◆ Exercise details ◆
Pull out of the data below the stretch of lines bounded by the one containing "common name: white-lipped peccary" and the one containing "site SER_S13_J12.", both bounds included, unchanged.

◆ Records supplied ◆
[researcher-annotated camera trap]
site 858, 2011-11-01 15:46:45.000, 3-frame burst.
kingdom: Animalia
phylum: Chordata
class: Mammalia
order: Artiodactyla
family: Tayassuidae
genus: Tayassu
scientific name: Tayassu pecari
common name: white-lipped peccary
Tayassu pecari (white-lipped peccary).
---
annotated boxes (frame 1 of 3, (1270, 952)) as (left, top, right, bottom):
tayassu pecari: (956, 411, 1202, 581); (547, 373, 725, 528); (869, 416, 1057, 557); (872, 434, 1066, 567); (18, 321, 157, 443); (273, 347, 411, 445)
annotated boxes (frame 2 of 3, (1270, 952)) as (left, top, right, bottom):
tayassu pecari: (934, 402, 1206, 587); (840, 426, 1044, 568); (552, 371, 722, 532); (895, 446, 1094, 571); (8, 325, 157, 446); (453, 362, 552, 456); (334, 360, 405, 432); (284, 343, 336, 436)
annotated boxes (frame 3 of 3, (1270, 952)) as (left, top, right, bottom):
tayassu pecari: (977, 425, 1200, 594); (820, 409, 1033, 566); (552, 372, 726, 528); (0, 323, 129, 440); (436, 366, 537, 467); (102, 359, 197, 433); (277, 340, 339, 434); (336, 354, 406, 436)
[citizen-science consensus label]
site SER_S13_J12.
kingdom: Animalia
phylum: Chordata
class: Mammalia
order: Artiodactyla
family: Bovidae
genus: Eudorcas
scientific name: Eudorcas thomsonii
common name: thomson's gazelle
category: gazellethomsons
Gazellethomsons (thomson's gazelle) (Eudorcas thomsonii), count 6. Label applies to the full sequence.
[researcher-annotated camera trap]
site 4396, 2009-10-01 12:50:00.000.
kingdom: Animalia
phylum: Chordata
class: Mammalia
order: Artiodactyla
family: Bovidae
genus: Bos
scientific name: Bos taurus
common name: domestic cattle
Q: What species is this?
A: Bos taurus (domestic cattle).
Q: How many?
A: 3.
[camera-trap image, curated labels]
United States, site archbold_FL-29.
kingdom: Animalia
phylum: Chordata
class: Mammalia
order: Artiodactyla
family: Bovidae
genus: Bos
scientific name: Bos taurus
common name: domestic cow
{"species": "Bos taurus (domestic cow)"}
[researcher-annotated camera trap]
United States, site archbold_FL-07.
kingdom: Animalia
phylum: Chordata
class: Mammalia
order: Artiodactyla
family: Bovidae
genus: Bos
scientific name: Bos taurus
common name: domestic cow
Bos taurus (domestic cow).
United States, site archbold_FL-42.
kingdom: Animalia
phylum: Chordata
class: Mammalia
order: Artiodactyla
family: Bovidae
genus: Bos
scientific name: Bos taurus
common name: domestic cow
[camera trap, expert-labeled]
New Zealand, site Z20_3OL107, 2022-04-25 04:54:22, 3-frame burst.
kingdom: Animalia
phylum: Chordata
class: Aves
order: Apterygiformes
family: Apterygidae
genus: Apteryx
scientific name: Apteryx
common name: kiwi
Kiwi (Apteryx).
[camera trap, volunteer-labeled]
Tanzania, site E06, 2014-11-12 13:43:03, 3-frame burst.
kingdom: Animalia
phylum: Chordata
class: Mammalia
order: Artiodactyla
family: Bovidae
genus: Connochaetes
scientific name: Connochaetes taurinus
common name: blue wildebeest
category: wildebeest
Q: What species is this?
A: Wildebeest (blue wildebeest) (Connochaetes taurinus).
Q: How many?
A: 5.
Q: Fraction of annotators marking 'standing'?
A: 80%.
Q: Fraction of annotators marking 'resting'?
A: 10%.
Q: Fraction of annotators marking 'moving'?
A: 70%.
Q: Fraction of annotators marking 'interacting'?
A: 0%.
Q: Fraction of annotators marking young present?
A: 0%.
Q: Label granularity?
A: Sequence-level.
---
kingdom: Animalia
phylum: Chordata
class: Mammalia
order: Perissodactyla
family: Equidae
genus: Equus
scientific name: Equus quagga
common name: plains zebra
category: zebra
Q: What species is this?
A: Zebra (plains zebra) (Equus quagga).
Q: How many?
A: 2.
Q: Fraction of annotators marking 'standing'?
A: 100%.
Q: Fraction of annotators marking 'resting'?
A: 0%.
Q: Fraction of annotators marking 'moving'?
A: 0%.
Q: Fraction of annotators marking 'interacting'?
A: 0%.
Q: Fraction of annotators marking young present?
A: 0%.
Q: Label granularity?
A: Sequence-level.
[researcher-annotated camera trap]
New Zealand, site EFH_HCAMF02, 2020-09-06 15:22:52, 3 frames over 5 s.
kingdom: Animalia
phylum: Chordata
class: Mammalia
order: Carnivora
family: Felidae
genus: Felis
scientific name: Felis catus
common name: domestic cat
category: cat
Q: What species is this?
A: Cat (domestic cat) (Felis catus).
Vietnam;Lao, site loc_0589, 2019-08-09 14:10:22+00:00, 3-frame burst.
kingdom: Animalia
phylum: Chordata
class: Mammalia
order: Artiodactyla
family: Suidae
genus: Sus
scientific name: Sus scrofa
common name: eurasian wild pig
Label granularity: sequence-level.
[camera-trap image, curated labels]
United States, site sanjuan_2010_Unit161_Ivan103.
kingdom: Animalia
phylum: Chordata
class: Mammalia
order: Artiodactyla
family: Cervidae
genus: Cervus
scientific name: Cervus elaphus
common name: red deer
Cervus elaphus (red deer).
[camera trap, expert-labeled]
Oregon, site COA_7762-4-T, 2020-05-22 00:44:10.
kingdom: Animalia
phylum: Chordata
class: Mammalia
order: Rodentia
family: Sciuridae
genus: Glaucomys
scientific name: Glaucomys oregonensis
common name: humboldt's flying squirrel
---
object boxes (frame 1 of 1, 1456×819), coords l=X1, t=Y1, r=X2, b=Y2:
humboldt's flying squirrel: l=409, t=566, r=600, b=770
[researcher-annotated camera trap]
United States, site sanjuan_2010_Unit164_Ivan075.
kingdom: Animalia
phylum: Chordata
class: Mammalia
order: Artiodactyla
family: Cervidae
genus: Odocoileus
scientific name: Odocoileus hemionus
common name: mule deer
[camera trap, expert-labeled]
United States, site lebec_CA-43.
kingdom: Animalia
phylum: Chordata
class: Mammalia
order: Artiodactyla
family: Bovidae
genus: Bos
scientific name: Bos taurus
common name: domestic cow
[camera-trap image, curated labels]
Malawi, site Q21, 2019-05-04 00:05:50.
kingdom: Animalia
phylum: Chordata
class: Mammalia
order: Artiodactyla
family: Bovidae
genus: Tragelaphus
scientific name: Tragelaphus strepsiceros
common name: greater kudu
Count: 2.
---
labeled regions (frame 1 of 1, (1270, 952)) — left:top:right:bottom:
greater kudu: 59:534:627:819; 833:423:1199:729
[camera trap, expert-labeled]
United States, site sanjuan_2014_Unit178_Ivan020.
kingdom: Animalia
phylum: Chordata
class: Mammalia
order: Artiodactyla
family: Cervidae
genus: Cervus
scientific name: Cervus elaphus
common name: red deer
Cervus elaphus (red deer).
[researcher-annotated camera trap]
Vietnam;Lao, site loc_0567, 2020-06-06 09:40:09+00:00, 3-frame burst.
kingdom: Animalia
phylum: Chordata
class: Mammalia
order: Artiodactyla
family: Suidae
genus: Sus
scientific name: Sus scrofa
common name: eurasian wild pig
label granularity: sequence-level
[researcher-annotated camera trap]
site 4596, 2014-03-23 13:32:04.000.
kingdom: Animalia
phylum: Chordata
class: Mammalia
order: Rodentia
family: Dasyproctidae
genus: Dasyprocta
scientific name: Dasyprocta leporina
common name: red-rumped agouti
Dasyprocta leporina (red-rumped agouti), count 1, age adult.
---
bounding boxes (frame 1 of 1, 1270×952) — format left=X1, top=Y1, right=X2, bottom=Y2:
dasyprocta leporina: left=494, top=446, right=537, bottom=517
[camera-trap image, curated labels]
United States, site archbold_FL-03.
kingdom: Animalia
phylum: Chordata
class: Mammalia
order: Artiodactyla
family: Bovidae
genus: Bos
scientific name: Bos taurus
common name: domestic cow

◆ Result for this task ◆
common name: white-lipped peccary
Tayassu pecari (white-lipped peccary).
---
annotated boxes (frame 1 of 3, (1270, 952)) as (left, top, right, bottom):
tayassu pecari: (956, 411, 1202, 581); (547, 373, 725, 528); (869, 416, 1057, 557); (872, 434, 1066, 567); (18, 321, 157, 443); (273, 347, 411, 445)
annotated boxes (frame 2 of 3, (1270, 952)) as (left, top, right, bottom):
tayassu pecari: (934, 402, 1206, 587); (840, 426, 1044, 568); (552, 371, 722, 532); (895, 446, 1094, 571); (8, 325, 157, 446); (453, 362, 552, 456); (334, 360, 405, 432); (284, 343, 336, 436)
annotated boxes (frame 3 of 3, (1270, 952)) as (left, top, right, bottom):
tayassu pecari: (977, 425, 1200, 594); (820, 409, 1033, 566); (552, 372, 726, 528); (0, 323, 129, 440); (436, 366, 537, 467); (102, 359, 197, 433); (277, 340, 339, 434); (336, 354, 406, 436)
[citizen-science consensus label]
site SER_S13_J12.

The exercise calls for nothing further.